Dell cuts guidance, showing industry uncertainty
AP Technology Writer
SAN FRANCISCO — Dell Inc.’s decision to cut its revenue forecast for the year shows how computer makers are getting pulled in two directions at once, stretching some investors’ faith to a breaking point.
Corporate and government demand for PCs has been strong for the past year, helping to lift the industry after the Great Recession. But consumer demand has collapsed because of high unemployment and the lure of new gadgets such as tablet computers and smartphones.
Worrisome new economic signs and budget cuts threaten to hamper the recovery. They have cast doubt on the ability of Dell and other PC makers to lift themselves in a meaningful way.
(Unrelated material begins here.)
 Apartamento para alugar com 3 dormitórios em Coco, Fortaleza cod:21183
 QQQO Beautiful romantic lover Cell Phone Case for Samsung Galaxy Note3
Dell’s stock fell more than 7 percent Tuesday even as the company said its net income rose 63 percent in the latest quarter. The company lowered its revenue forecast for the fiscal year ending in January. It blamed “a more uncertain demand environment” than previously envisioned and a corporate decision to focus on more profitable deals.
The downgrade followed a barrage of bad news in recent months about the computer industry’s health, and it could be a harbinger of tough times for other computer makers. Hewlett-Packard Co., the world’s No. 1 PC maker, reports its results Thursday.
Shaw Wu, a technology analyst with Sterne Agee, said Dell’s forecast was surprisingly weak and reflects economic troubles that are leading to lower spending globally on information technology. He added that it “definitely dampens expectations” for HP.
However, Wu added that part of Dell’s troubles come as another company — Apple Inc. — is benefiting with a stronger push into small and medium businesses.
Apple, a key player in inventing the PC some 30 years ago, is thriving even as the PC industry suffers because of the company’s pioneering of new markets, including tablet computers with the popular iPad. Over the past week, Apple has traded places with Exxon Mobil Corp. as the most valuable company in the world.
Outside of demand for Apple’s Mac computers, consumer demand for PCs has cratered, reducing growth and even leading to contraction in the U.S. and Europe. Although consumers make up only 20 percent of Dell’s PC business, they remain a powerful force in the digital economy. By snapping up iPads and smartphones, consumers are demonstrating that some hot new technologies — just not PCs — can be strong sellers even in hard economic times.
Meanwhile, government austerity measures have fueled uncertainty. That is threatening to depress not just government spending but consumer spending as well.
The pressures have deepened doubts about the industry’s recovery. Dell’s revenue from large corporations and consumers each rose 1 percent during the quarter from last year, to $4.6 billion and $2.9 billion, respectively. But revenue from the public sector fell 3 percent to $4.5 billion.
Revenue from small– and medium-sized businesses, where analysts say Dell is losing ground to Apple, grew 5 percent to $3.7 billion. But that growth rate is lower than previous years. In the same quarter last year, revenue grew 25 percent.
Where growth is occurring, it’s generally not in Western countries. Dell indicated that India and China were two of its strongest-growing regions in the three months ended July 29, its fiscal second quarter.
After the market closed, Dell said net income rose to $890 million, or 48 cents per share, primarily on the strength of corporate and government spending. Companies have been banking record profits and upgrading older PCs and servers even as hiring remains tepid.
Dell earned 54 cents per share on an adjusted basis, which beat the average estimate of 49 cents per share from analysts polled by FactSet. A year ago, Dell earned $545 million, or 28 cents per share.
But Dell’s revenue fell short. Although it rose 1 percent to $15.66 billion, analysts had been expecting $15.75 billion.
The company, which is based in Round Rock, Texas, also said it now expects revenue to grow 1 percent to 5 percent, compared with its previous forecast of 5 percent to 9 percent. The new forecast translates to $62.1 billion to $64.6 billion.